Task to carry out
Take the listing below and output it exactly, with no images.
START Stored data
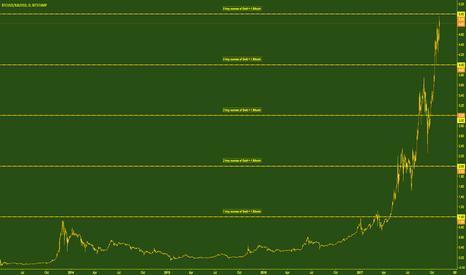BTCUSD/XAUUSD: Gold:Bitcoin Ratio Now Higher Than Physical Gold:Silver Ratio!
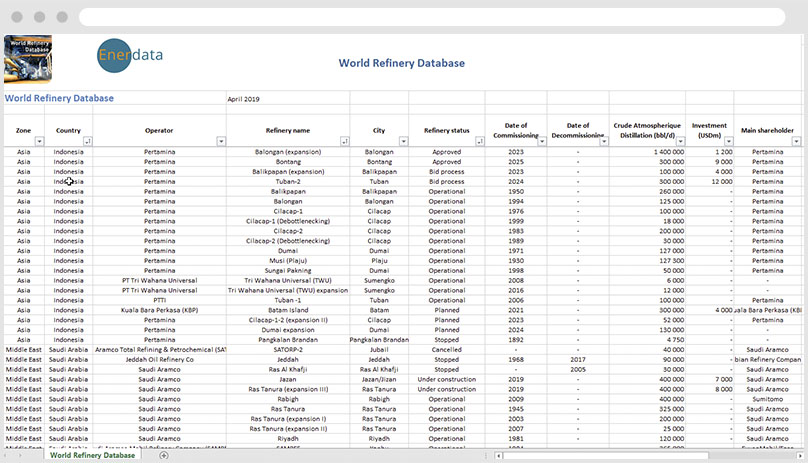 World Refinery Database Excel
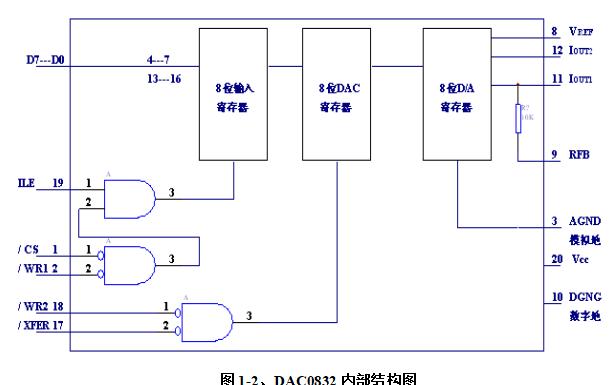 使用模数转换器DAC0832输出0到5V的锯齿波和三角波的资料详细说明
END Stored data
Response for this exercise
BTCUSD/XAUUSD: Gold:Bitcoin Ratio Now Higher Than Physical Gold:Silver Ratio!
 World Refinery Database Excel
 使用模数转换器DAC0832输出0到5V的锯齿波和三角波的资料详细说明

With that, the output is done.